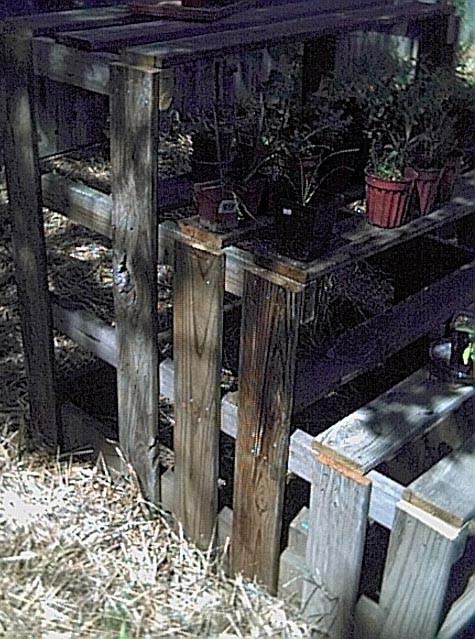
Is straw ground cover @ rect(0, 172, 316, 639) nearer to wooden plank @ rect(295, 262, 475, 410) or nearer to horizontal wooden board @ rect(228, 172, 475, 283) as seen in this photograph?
wooden plank @ rect(295, 262, 475, 410)

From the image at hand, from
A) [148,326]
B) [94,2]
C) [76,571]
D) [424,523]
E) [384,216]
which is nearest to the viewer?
[424,523]

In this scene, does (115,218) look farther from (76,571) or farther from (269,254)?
(76,571)

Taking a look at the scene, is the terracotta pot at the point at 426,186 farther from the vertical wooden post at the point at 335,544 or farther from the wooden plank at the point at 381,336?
the vertical wooden post at the point at 335,544

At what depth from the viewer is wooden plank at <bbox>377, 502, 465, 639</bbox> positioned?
1.85 m

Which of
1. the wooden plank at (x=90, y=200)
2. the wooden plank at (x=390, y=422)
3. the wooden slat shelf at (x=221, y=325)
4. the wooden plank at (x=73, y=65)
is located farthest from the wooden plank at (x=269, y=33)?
the wooden plank at (x=390, y=422)

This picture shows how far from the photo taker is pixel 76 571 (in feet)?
8.18

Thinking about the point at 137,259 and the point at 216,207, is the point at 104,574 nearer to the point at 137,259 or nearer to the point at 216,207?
the point at 137,259

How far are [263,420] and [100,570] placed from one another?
747mm

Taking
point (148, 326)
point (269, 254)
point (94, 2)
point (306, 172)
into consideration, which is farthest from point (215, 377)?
point (94, 2)

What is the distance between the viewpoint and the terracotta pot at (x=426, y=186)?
7.18ft

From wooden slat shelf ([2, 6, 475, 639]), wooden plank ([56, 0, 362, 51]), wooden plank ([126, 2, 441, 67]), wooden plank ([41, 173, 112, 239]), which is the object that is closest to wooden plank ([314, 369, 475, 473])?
wooden slat shelf ([2, 6, 475, 639])

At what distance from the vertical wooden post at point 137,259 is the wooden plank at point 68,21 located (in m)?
0.39

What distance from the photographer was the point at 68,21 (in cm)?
241

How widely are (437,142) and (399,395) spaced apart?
2.19ft
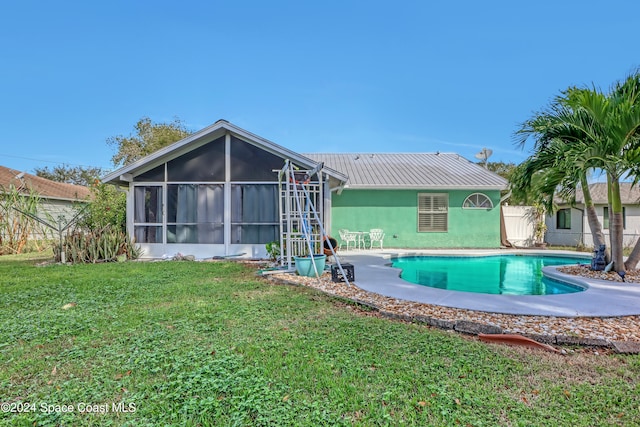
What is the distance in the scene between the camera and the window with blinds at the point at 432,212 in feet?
49.5

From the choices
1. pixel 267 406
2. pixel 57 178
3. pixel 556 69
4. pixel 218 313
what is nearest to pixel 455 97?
pixel 556 69

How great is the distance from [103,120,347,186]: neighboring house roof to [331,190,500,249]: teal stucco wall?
385 cm

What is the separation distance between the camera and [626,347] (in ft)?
11.5

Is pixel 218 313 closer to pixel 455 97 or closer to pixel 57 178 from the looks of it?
pixel 455 97

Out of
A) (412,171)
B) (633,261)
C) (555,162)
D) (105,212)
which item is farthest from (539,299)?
(105,212)

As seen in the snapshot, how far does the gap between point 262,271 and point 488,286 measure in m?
5.30

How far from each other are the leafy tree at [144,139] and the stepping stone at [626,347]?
26.6 m

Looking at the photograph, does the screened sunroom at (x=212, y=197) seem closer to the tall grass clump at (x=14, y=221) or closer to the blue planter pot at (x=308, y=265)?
the blue planter pot at (x=308, y=265)

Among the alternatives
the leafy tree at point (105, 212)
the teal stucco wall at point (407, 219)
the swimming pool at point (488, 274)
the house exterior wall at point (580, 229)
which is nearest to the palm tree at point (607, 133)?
the swimming pool at point (488, 274)

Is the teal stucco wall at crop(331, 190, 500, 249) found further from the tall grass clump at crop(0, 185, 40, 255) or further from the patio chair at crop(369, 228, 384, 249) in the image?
the tall grass clump at crop(0, 185, 40, 255)

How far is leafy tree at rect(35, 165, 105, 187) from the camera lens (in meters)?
38.3

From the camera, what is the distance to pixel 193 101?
20.3 metres

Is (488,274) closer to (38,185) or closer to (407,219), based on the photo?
(407,219)

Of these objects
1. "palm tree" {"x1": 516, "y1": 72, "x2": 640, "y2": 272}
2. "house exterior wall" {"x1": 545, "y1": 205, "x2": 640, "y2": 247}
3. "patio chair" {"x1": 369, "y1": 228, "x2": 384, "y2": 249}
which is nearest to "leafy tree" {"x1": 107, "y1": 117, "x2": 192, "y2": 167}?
"patio chair" {"x1": 369, "y1": 228, "x2": 384, "y2": 249}
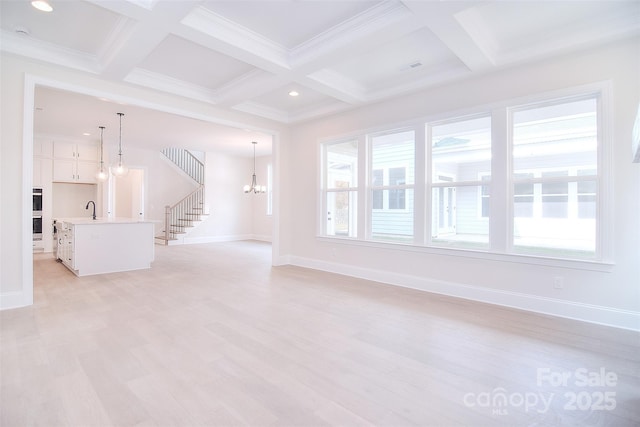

YOUR OBJECTIVE => Express all of the data above as a Markdown table with the columns "Row" and "Line". Give each non-blank line its own numbered row, and leave the pictures out.

EXERCISE SOLUTION =>
| Row | Line |
|---|---|
| 1 | Is straw ground cover @ rect(0, 172, 316, 639) nearer to wooden plank @ rect(295, 262, 475, 410) or nearer to horizontal wooden board @ rect(228, 172, 475, 283) as seen in this photograph? |
| 2 | wooden plank @ rect(295, 262, 475, 410) |
| 3 | From the image at hand, from |
| 4 | A) [148,326] |
| 5 | B) [94,2] |
| 6 | C) [76,571] |
| 7 | D) [424,523] |
| 8 | E) [384,216] |
| 9 | which is nearest to the viewer? |
| 10 | [424,523] |
| 11 | In this scene, does (115,218) look farther from (76,571) or farther from (269,254)? |
| 12 | (76,571) |
| 13 | Taking a look at the scene, is the terracotta pot at the point at 426,186 farther from the vertical wooden post at the point at 335,544 or farther from the wooden plank at the point at 381,336? |
| 14 | the vertical wooden post at the point at 335,544 |
| 15 | At what depth from the viewer is wooden plank at <bbox>377, 502, 465, 639</bbox> positioned? |
| 16 | 1.85 m |
| 17 | Which of |
| 18 | 1. the wooden plank at (x=90, y=200) |
| 19 | 2. the wooden plank at (x=390, y=422) |
| 20 | 3. the wooden slat shelf at (x=221, y=325) |
| 21 | 4. the wooden plank at (x=73, y=65) |
| 22 | is located farthest from the wooden plank at (x=269, y=33)? |
| 23 | the wooden plank at (x=390, y=422) |
| 24 | This picture shows how far from the photo taker is pixel 76 571 (in feet)? |
| 25 | 8.18 |
| 26 | Thinking about the point at 137,259 and the point at 216,207, is the point at 104,574 nearer to the point at 137,259 or nearer to the point at 216,207? |
| 27 | the point at 137,259 |
| 28 | How far are [263,420] and [100,570] placed from one another? |
| 29 | 747mm |
| 30 | Taking |
| 31 | point (148, 326) |
| 32 | point (269, 254) |
| 33 | point (94, 2) |
| 34 | point (306, 172) |
| 35 | into consideration, which is farthest from point (215, 377)? |
| 36 | point (94, 2) |
| 37 | What is the distance between the viewpoint and the terracotta pot at (x=426, y=186)? |
| 38 | 7.18ft |
| 39 | From wooden slat shelf ([2, 6, 475, 639]), wooden plank ([56, 0, 362, 51]), wooden plank ([126, 2, 441, 67]), wooden plank ([41, 173, 112, 239]), which is the object that is closest to wooden plank ([314, 369, 475, 473])? |
| 40 | wooden slat shelf ([2, 6, 475, 639]) |
| 41 | At what distance from the vertical wooden post at point 137,259 is the wooden plank at point 68,21 located (in m)? |
| 42 | 0.39 |
| 43 | What distance from the photographer was the point at 68,21 (in cm)? |
| 44 | 241 |
| 45 | How widely are (437,142) and (399,395) spaced apart? |
| 46 | 2.19ft |
| 47 | What is the distance in the scene between the camera and the window with blinds at the point at 432,212 in feet? |
| 48 | 49.5 |
| 49 | From the choices |
| 50 | 1. pixel 267 406 |
| 51 | 2. pixel 57 178 |
| 52 | 3. pixel 556 69 |
| 53 | 4. pixel 218 313 |
| 54 | what is nearest to pixel 455 97? |
| 55 | pixel 556 69 |
| 56 | How great is the distance from [103,120,347,186]: neighboring house roof to [331,190,500,249]: teal stucco wall? |
| 57 | 385 cm |
| 58 | What is the separation distance between the camera and [626,347] (in ft)? |
| 59 | 11.5 |
| 60 | Is pixel 218 313 closer to pixel 455 97 or closer to pixel 57 178 from the looks of it? |
| 61 | pixel 455 97 |
| 62 | Out of |
| 63 | A) (412,171) |
| 64 | B) (633,261) |
| 65 | C) (555,162) |
| 66 | D) (105,212) |
| 67 | which item is farthest from (539,299)? |
| 68 | (105,212) |
| 69 | As seen in the snapshot, how far does the gap between point 262,271 and point 488,286 measure in m? |
| 70 | 5.30 |
| 71 | How far from each other are the leafy tree at [144,139] and the stepping stone at [626,347]? |
| 72 | 26.6 m |
| 73 | Looking at the photograph, does the screened sunroom at (x=212, y=197) seem closer to the tall grass clump at (x=14, y=221) or closer to the blue planter pot at (x=308, y=265)? |
| 74 | the blue planter pot at (x=308, y=265) |
| 75 | Among the alternatives |
| 76 | the leafy tree at point (105, 212) |
| 77 | the teal stucco wall at point (407, 219) |
| 78 | the swimming pool at point (488, 274) |
| 79 | the house exterior wall at point (580, 229) |
| 80 | which is nearest to the palm tree at point (607, 133)? |
| 81 | the swimming pool at point (488, 274) |
| 82 | Is the teal stucco wall at crop(331, 190, 500, 249) found further from the tall grass clump at crop(0, 185, 40, 255) or further from the patio chair at crop(369, 228, 384, 249) in the image? |
| 83 | the tall grass clump at crop(0, 185, 40, 255) |
| 84 | How far is leafy tree at rect(35, 165, 105, 187) from the camera lens (in meters)? |
| 85 | 38.3 |
| 86 | From the camera, what is the distance to pixel 193 101? |
| 87 | 20.3 metres |
| 88 | Is (488,274) closer to (38,185) or closer to (407,219), based on the photo? |
| 89 | (407,219) |
| 90 | Of these objects |
| 91 | 1. "palm tree" {"x1": 516, "y1": 72, "x2": 640, "y2": 272} |
| 92 | 2. "house exterior wall" {"x1": 545, "y1": 205, "x2": 640, "y2": 247} |
| 93 | 3. "patio chair" {"x1": 369, "y1": 228, "x2": 384, "y2": 249} |
| 94 | which is nearest to "leafy tree" {"x1": 107, "y1": 117, "x2": 192, "y2": 167}? |
| 95 | "patio chair" {"x1": 369, "y1": 228, "x2": 384, "y2": 249} |